Axioms

[J77]

Another thread got me thinking...

Everyday I take axioms for granted, eg. muliplication, addition, ordering of reals.

From the pure point of view, what axioms are the most important (most used) ones?

Wikipedia has a list: http://en.wikipedia.org/wiki/List_of_axioms

However, I'd like to know the purists opinions :smile:

[J77]

They're not that important, then?

:biggrin:

[HallsofIvy]

You will have to tell us what you consider to be "important".
Mathematics involves an enormous number of "systems" each of which has its own axioms. Within a specific system, from a logical viewpoint, all axioms are equally "important".

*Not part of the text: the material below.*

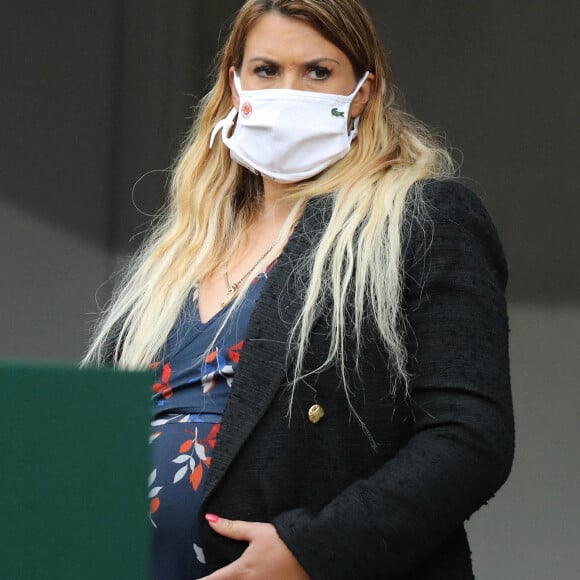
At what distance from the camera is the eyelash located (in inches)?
87.9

The wikipedia list you cite is essentially a list of axioms for set theory.

[radou]

A neat system of axioms to explore are the Euclidean plane geometry axioms.

[CRGreathouse]

I'm using ZF + "odd perfect numbers exist" and trying to conclude that dragons exist.

[HallsofIvy]

It think a constructivist approach would be best for that- exhibit a dragon!

[MeJennifer]

Everyday I take axioms for granted, eg. muliplication, addition, ordering of reals.

Seems to me that multiplication and addition are operations not axioms. Once you stated an axiom describing the ordering of numbers, operations like addition and multiplication would follow logically and would not require additional axioms. No?

[Data]

I'm using ZF + "odd perfect numbers exist" and trying to conclude that dragons exist.

well, you just need to adopt a suitable definition for a dragon!

[CRGreathouse]

well, you just need to adopt a suitable definition for a dragon!

Why? I'd think any old definiton would do.